• **PROBLEM TO WORK ON**:
Can you give the lines of the data below as a numbered list, skipping blank lines and leaving out the pictures?

━━━━━ THE INPUT

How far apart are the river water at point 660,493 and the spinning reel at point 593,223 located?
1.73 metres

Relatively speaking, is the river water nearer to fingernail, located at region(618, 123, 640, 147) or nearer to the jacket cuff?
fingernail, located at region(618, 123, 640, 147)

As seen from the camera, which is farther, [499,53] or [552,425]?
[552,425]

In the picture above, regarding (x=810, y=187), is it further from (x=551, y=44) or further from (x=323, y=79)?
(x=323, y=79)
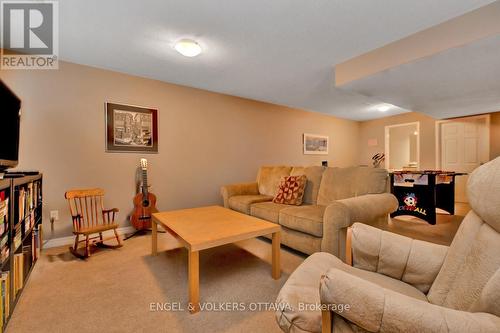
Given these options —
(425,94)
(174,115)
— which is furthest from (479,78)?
(174,115)

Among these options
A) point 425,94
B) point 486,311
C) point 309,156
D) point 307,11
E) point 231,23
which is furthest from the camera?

━━━━━━━━━━

• **ANSWER**:
1. How far apart are the river water at point 660,493 and the spinning reel at point 593,223 located?
2. 1.73 metres
3. Relatively speaking, is the river water nearer to fingernail, located at region(618, 123, 640, 147) or nearer to the jacket cuff?
4. fingernail, located at region(618, 123, 640, 147)
5. As seen from the camera, which is farther, [499,53] or [552,425]?
6. [552,425]
7. In the picture above, regarding (x=810, y=187), is it further from (x=551, y=44) or further from (x=323, y=79)?
8. (x=323, y=79)
9. Given these options —
10. (425,94)
11. (174,115)
12. — which is furthest from (479,78)?
13. (174,115)
14. Among these options
15. A) point 425,94
16. B) point 486,311
17. C) point 309,156
18. D) point 307,11
19. E) point 231,23
20. which is furthest from the camera?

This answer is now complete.